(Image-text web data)

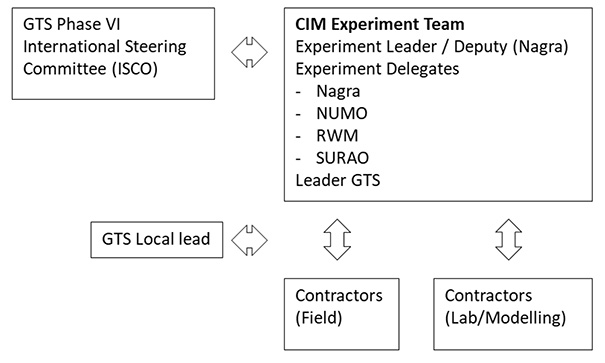 Fig 3 Current project organisation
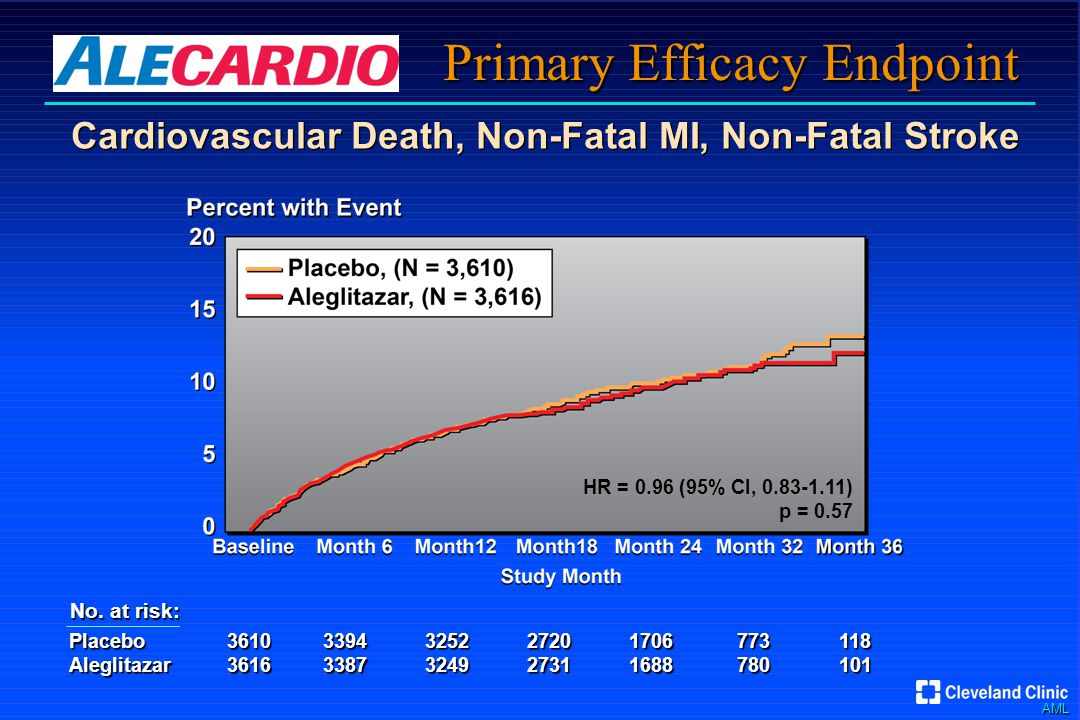 AML Primary Efficacy Endpoint Placebo36103394325227201706773118 Aleglitazar36163387324927311688780101 No.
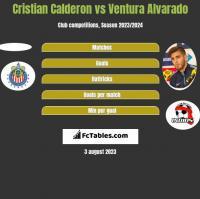 Cristian Calderon vs Ventura Alvarado h2h player stats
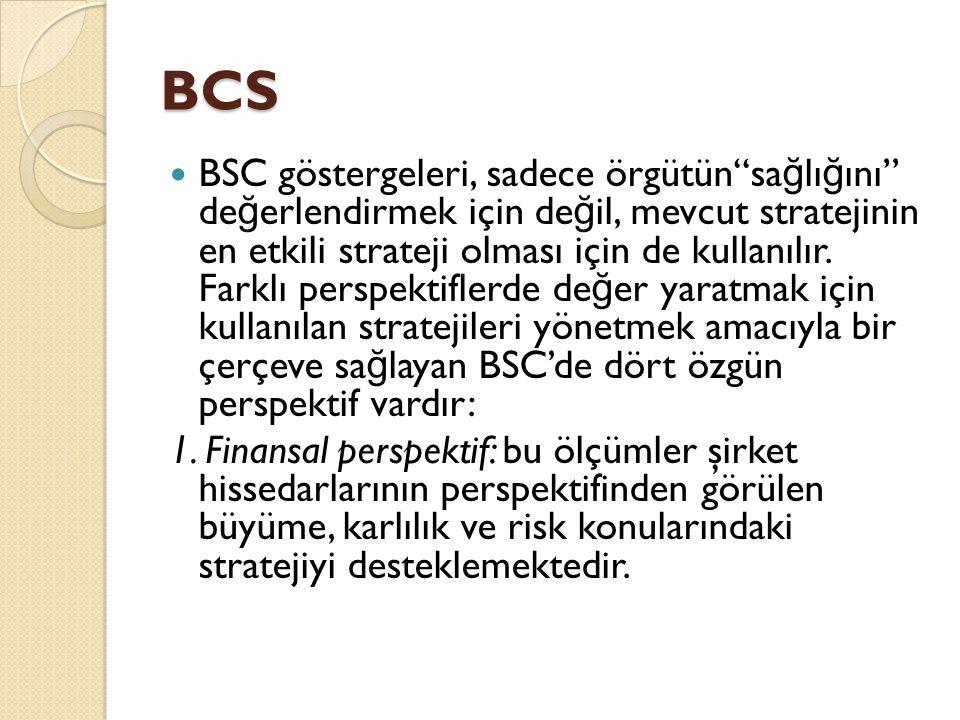 """BCS BSC göstergeleri, sadece örgütün""""sa ğ lı ğ ını"""" de ğ erlendirmek için de ğ il, mevcut stratejinin en etkili strateji olması için de kullanılır. Fa"""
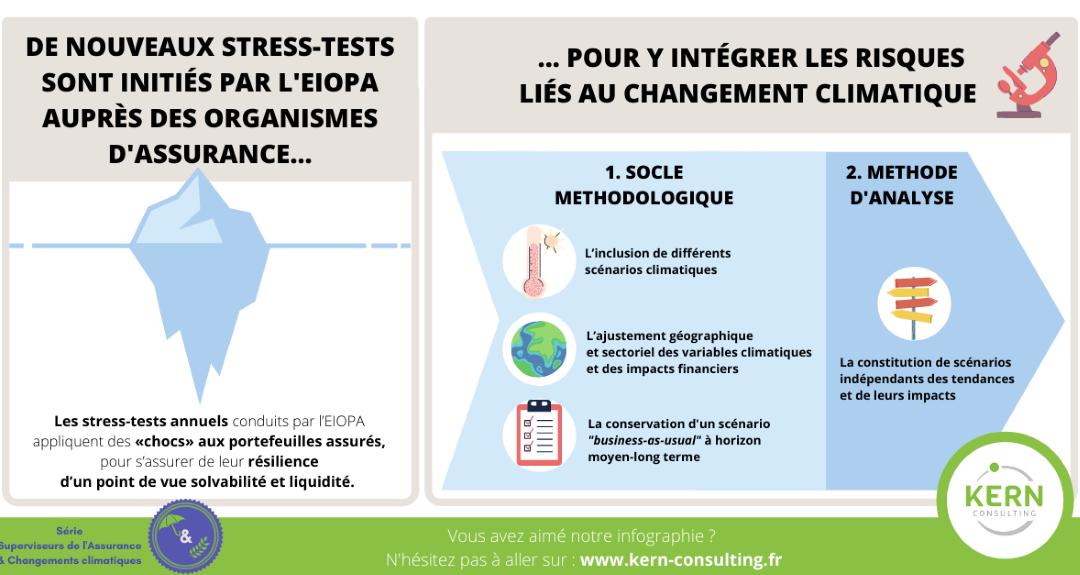 Superviseurs de l'assurance: quel rôle face au changement climatique? les stress-tests invités à mieux prendre en compte le risque climatique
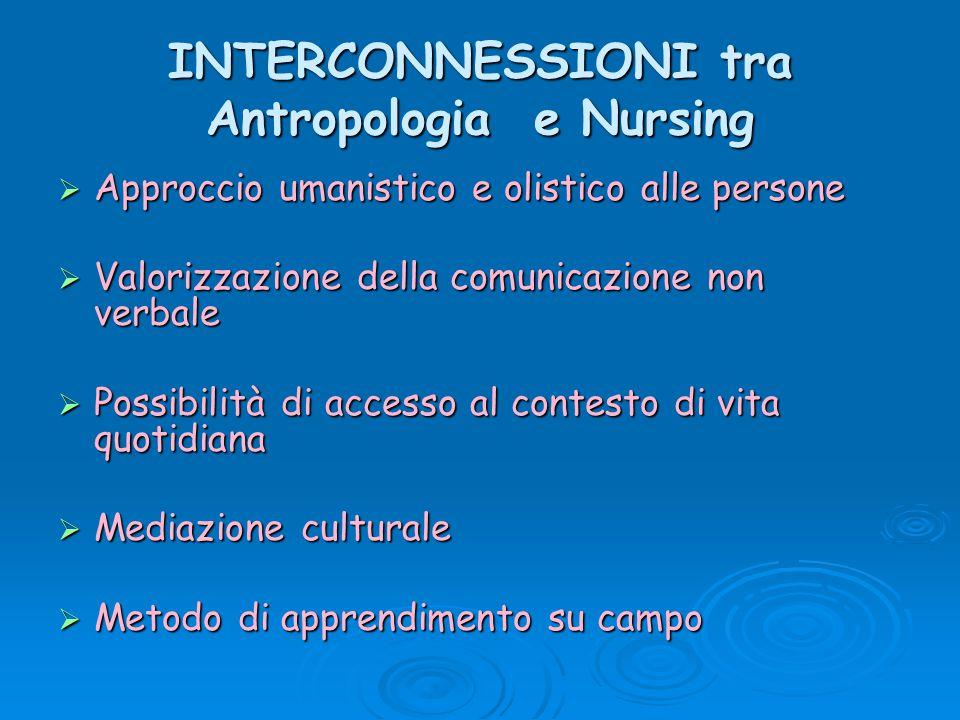 INTERCONNESSIONI tra Antropologia e Nursing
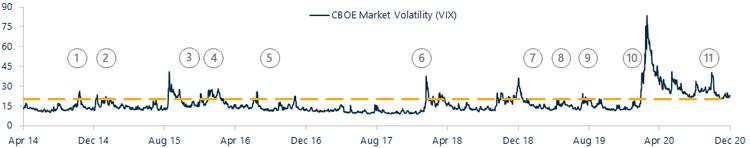 Historical VIX Index Value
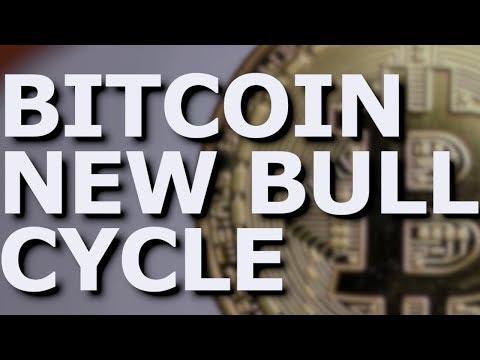 Bitcoin Bull Run Signal, Accumulating ETH, DLT Sandbox, Tezos Staking & Gemini + Samsung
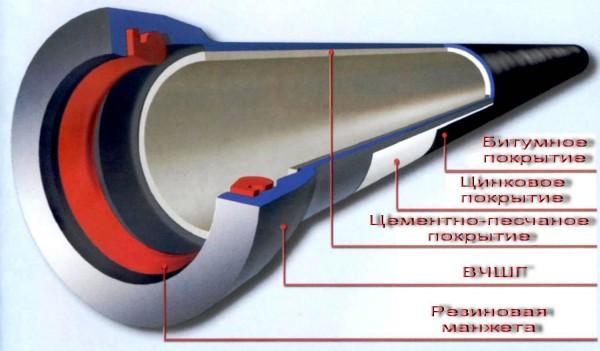 Трубы чугунные ВЧШГ (RJ) 250 (L= 6 м)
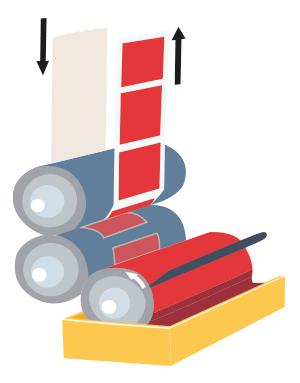Flexographie industrielle Schéma Sac personnalisé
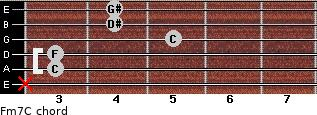 Fm7/C for guitar on frets x, 3, 3, 5, 4, 4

• _Problem to work on_: Retype exactly, please, the span from the line holding "Historical VIX Index Value" through the closing line of the data, both ends included, without the pictures.

• _Answer to the problem_:
 Historical VIX Index Value
 Bitcoin Bull Run Signal, Accumulating ETH, DLT Sandbox, Tezos Staking & Gemini + Samsung
 Трубы чугунные ВЧШГ (RJ) 250 (L= 6 м)
Flexographie industrielle Schéma Sac personnalisé
 Fm7/C for guitar on frets x, 3, 3, 5, 4, 4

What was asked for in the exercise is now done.